28. A container comprising plural walls defining a receptacle for maintaining the temperature of a substance at substantially a desired level, at least some of the walls of the container comprising a material incorporating a phase-change substance, wherein the temperature of phase-change is substantially the desired level.

29. A container according to Claim 28, wherein the phase-change substance is microencapsulated.

30. A container according to Claim 28 or 29, wherein the at least some walls comprise a non-woven material, and said non-woven material carries the phase- change substance.

31. A container for keeping foodstuffs hot comprising a container according to any of Claims 28 to 30, wherein the temperature of phase-change is above 50°C.

32. A container for conserving foodstuffs comprising a container according to any one of Claims 28 to 30, wherein the temperature of phase-change is 5°C or lower.

33. A method of making a material comprising an open-cell foam material, the foam material defining plural cells, the method comprising disposing a phase- change substance in the cells of the foam material.

34. A method of making a material comprising closed-cell foam material defining plural cells, the method comprising providing a material to be foamed, and foaming the material, wherein the step of foaming includes incorporating a phase-change substance into the closed-cell foam material.

35. A method of forming a material comprising: providing polymer granules, providing a phase-change substance; blending the polymer granules and said phase-change substance together, and, heating the blended polymer granules and phase-change substance to thereby form said packaging material.

36. A method of forming a material comprising: providing granules comprising polymer material and a selected phase- change substance, and, heating the blended polymer granules and the phase-change substance.

37. Preferably the phase-change substance is microencapsulated.

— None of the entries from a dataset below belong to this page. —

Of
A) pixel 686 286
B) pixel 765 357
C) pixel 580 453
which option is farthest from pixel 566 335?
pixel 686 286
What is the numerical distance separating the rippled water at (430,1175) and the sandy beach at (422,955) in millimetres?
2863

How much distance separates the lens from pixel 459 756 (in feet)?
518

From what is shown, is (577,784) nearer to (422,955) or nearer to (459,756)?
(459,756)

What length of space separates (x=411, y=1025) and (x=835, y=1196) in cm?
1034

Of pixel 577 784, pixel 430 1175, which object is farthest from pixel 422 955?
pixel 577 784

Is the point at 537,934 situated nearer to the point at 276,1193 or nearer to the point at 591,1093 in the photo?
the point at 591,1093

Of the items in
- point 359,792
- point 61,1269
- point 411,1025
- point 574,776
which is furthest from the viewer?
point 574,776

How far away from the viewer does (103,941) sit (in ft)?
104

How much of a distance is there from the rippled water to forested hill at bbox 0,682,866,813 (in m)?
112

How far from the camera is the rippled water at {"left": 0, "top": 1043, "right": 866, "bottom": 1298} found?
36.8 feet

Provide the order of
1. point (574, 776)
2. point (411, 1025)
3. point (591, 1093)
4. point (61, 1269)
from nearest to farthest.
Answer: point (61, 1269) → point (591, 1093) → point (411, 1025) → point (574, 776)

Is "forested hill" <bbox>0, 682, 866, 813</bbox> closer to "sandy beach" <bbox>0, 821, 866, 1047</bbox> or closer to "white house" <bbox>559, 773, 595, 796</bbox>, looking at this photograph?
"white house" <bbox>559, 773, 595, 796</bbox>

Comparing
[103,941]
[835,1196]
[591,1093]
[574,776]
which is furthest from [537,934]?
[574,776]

38. A method according to Claim 35, 36 or 37, comprising injection moulding said heated blend of polymer granules and phase-change substance.

39. A method according to Claim 35, 36 or 37, comprising blow moulding said heated blend of polymer granules and phase-change substance.

40. A method according to Claim 35, 36 or 37, comprising extruding said heated blend of polymer granules and phase-change substance to form a web.

41. A method according to Claim 40, comprising stretching the web to form a film.

42. A method of packaging a product comprising providing a packaging material, and printing onto said packaging material using microcapsules of phase-change substance selected to have a phase-change temperature for maintaining said product in a desired condition.